● Exercise
Please rewrite the data below, changing every "white plaster wall" to "white stucco wall" and leaving everything else as it is.

━━━━

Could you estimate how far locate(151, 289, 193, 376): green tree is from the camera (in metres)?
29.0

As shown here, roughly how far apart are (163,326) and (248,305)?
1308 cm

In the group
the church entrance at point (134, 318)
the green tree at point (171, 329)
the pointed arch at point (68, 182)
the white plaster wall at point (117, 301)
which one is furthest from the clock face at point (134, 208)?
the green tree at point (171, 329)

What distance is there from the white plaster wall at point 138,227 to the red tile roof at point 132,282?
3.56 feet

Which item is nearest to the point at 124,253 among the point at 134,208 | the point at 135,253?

━━━━

● Full solution
Could you estimate how far locate(151, 289, 193, 376): green tree is from the camera (in metres)?
29.0

As shown here, roughly how far apart are (163,326) and (248,305)?
1308 cm

In the group
the church entrance at point (134, 318)
the green tree at point (171, 329)
the pointed arch at point (68, 182)
the white stucco wall at point (117, 301)
which one is furthest from the clock face at point (134, 208)?
the green tree at point (171, 329)

What distance is there from the white stucco wall at point 138,227 to the red tile roof at point 132,282?
3.56 feet

Which item is nearest to the point at 124,253 among the point at 134,208 | the point at 135,253?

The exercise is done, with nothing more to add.